Cook: What do you mean when you say silver is held to a different standard than gold?

Butler: As long as there is any silver inventory, some people believe it will depress the price. That’s even with silver inventories down 95% over the past 60 years. It’s as if any silver inventories above zero are an impediment to price. There appears to be a different standard in gold because inventories do nothing but always rise, yet that is rarely mentioned. Silver inventories are the lowest in hundreds of years while gold inventories are at the highest level in history. I’m not complaining. As this fact becomes known it will prove very positive for silver prices in the future.

Cook: I wonder what the price of gold would be if the above ground supply were all used up as is the case with silver?

Butler: Good point.

Cook: What do you have to say to people who are planning to sell their silver in the $16 range?

Butler: Not much. Look, I’m an analyst, not a personal financial advisor. I try to be very clear about what I think the long-term prospects are for the price of silver, but it’s not my role to personally convince anyone to buy or sell.

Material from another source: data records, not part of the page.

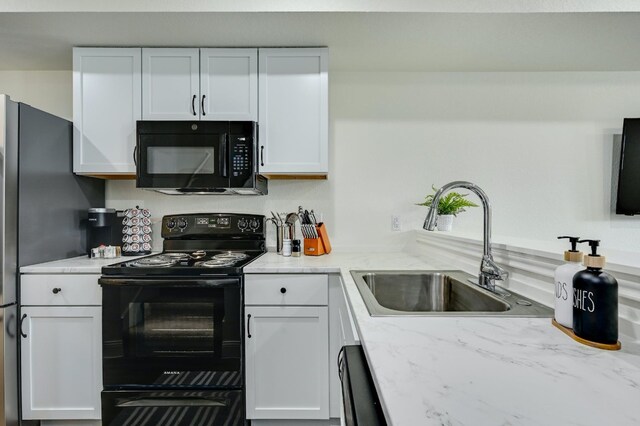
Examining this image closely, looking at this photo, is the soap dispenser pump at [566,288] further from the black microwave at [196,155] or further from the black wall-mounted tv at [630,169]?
the black wall-mounted tv at [630,169]

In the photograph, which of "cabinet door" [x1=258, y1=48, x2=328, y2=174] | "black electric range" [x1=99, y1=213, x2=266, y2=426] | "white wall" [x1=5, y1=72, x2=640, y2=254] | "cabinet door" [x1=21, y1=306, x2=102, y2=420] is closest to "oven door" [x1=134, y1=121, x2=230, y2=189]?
"cabinet door" [x1=258, y1=48, x2=328, y2=174]

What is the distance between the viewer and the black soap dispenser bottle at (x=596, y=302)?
0.67m

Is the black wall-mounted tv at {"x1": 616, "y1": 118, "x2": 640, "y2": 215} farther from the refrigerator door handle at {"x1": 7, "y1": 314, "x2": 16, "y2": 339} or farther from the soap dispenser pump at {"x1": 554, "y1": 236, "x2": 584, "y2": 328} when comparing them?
the refrigerator door handle at {"x1": 7, "y1": 314, "x2": 16, "y2": 339}

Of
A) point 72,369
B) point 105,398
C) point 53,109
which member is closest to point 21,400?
point 72,369

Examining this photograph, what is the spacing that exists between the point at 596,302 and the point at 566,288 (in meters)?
0.10

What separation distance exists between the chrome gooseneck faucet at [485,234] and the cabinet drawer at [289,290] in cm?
76

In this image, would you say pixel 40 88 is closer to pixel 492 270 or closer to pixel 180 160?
pixel 180 160

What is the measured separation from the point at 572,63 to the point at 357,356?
255 centimetres

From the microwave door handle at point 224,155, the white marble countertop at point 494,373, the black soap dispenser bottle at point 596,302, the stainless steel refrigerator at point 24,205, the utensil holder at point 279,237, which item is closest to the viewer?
the white marble countertop at point 494,373

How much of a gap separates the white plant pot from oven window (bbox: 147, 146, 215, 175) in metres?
1.49

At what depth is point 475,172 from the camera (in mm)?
2404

Cook: You could have just as easily said it’s a bad idea. Are you bullish or aren’t you?

Butler: Of course I’m bullish. And I think it would be a mistake to sell here. But I want people to buy or sell based upon their own convictions and the greater weight of the evidence, not because I say so.

Cook: Good. What do you think of a report that suggests a surplus in the silver market?

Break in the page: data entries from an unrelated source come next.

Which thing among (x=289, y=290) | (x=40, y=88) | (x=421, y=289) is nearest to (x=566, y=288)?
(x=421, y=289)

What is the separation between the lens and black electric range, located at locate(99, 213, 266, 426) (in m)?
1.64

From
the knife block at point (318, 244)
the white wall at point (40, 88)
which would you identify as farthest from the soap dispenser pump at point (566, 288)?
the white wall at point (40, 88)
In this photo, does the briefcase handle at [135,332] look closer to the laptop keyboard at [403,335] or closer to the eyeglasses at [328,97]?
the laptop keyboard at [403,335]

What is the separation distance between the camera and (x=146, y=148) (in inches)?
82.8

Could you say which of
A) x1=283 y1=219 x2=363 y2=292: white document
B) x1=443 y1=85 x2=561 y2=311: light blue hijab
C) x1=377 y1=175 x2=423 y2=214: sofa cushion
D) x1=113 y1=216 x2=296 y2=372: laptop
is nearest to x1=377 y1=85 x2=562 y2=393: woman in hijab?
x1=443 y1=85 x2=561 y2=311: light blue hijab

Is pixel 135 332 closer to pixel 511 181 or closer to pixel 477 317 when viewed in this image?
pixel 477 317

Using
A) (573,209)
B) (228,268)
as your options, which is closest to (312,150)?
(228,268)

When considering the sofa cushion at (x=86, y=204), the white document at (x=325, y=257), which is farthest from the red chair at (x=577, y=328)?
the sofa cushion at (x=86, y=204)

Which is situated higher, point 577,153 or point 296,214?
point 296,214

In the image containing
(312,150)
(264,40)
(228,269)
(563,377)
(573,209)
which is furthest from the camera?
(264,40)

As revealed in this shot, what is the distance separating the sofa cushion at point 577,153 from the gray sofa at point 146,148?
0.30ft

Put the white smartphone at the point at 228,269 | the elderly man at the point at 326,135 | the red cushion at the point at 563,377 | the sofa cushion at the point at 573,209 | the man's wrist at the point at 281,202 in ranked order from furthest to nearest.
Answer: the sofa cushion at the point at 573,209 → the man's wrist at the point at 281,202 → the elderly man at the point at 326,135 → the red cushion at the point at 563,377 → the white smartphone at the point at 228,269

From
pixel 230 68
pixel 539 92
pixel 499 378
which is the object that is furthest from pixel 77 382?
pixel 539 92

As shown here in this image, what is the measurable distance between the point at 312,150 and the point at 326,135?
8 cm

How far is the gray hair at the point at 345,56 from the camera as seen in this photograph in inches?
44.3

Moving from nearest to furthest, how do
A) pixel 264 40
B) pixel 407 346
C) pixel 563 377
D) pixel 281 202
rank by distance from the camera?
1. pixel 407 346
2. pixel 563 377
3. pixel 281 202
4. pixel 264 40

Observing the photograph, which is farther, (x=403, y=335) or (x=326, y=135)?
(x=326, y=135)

Butler: I don’t think much of it. It’s methodology appears flawed. It makes a claim that a large amount of silver is coming from recycling. That’s not supported by the facts.

Cook: Would you say industrial demand for silver is the steadiest and strongest of any industrial commodity?

Butler: Yes, in the sense there’s growth overall and the applications for silver are worldwide and more varied than any industrial metal.

Cook: What about new uses?

Butler: There’s multiple new uses to go along with hundreds of existing crucially important applications.

Cook: Would you say industry can’t get along without silver?

Butler: So much so that I see the industrial users ultimately panicking.

Cook: What would they do then?

Butler: Attempt to stockpile silver at any price.

Cook: Do you think more people will begin to see the potential of a silver shortage?

Butler: Yes, the people who have studied the facts will hold it more closely and refuse to sell until prices are much higher.

Cook: Okay. Will you summarize the bullish case for silver and why you think it should be purchased now?

Butler: It’s greatly undervalued compared to its supply and demand fundamentals. It’s undervalued on a relative basis compared to everything else, including gold. There’s a smaller amount available for investment than at any time in hundreds of years. It’s under-owned, under-appreciated, misunderstood and overlooked by the investment world. It’s about as far away from being in a bubble as it can be, yet is a prime candidate for becoming a future bubble. It has been pre-sold (shorted) to an extent never witnessed in any other item, which guarantees it must be purchased or delivered against at some point. Institutions can easily own it for the first time. It is vital for modern life. It can’t go bankrupt or become worthless and can soar in price by many times its current price. It is easy to buy. All these statements can be verified easily and I can’t think of one valid reason why it shouldn’t be bought.

Cook: Thank you for a great interview.